HuggingFace path — if llm.tokenizer exists, we use it (apply_chat_template, fast counting, and exact trimming).
tiktoken path — if no tokenizer is available but tiktoken is installed, we use cl100k_base for robust counting & trimming.
Heuristic path — otherwise, we estimate tokens via len(text) / approx_chars_per_token and binary‑search on character length to trim precisely enough.

This design guarantees safe budgeting across OpenAI‑style clients, HF models, and custom LLM wrappers.

Context formatting¶

Context serialization is handled by ContextBuilder. By default it:

Adds a header line like Source: <label> (when include_metadata_in_context=True), where <label> is produced by make_source(doc).
Joins chunks with context_separator (default: \n\n---\n\n).

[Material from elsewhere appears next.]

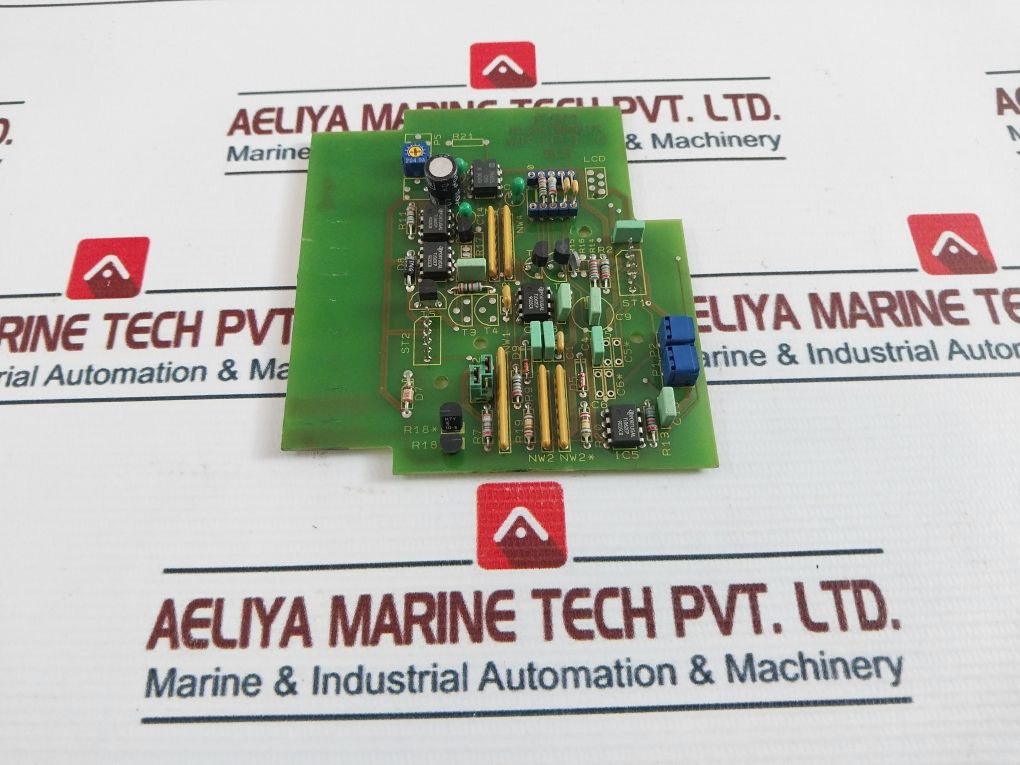 Fsm Elektronic Wk-a3 C Printed Circuit Board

You can override make_source in the agent constructor or swap the builder if you need a different format (citations, bullet lists, etc.).

File picking helper¶

When your index spans many files (e.g., a codebase), use the helper in picker.py to find the most promising files for deeper focus:

from neurosurfer.agents.rag.picker import pick_files_by_grouped_chunk_hits

files = pick_files_by_grouped_chunk_hits(
    embedder=embedder,
    vector_db=vectorstore,
    section_query="vector similarity threshold",
    candidate_pool_size=200,
    n_files=5,
    file_key="filename",
)

This performs a wide similarity search, aggregates scores per file, and returns the top‑N paths.

Best practices¶

Keep prompts short: Your base_user_prompt is applied before context insertion. Excess preamble reduces space for retrieved evidence.
Prefer normalized embeddings: Set normalize_embeddings=True unless your embedder already normalizes vectors.
Use fixed_max_new_tokens when needed: For deterministic generations (e.g., latency budgeting), set an explicit cap.
Log budgets: RetrieveResult.meta and generation_budget make it easy to visualize headroom and trim behavior.
Multi‑stage retrieval: You can run retrieve(...) multiple times (e.g., coarse → re‑rank) and combine contexts before calling run(...) yourself.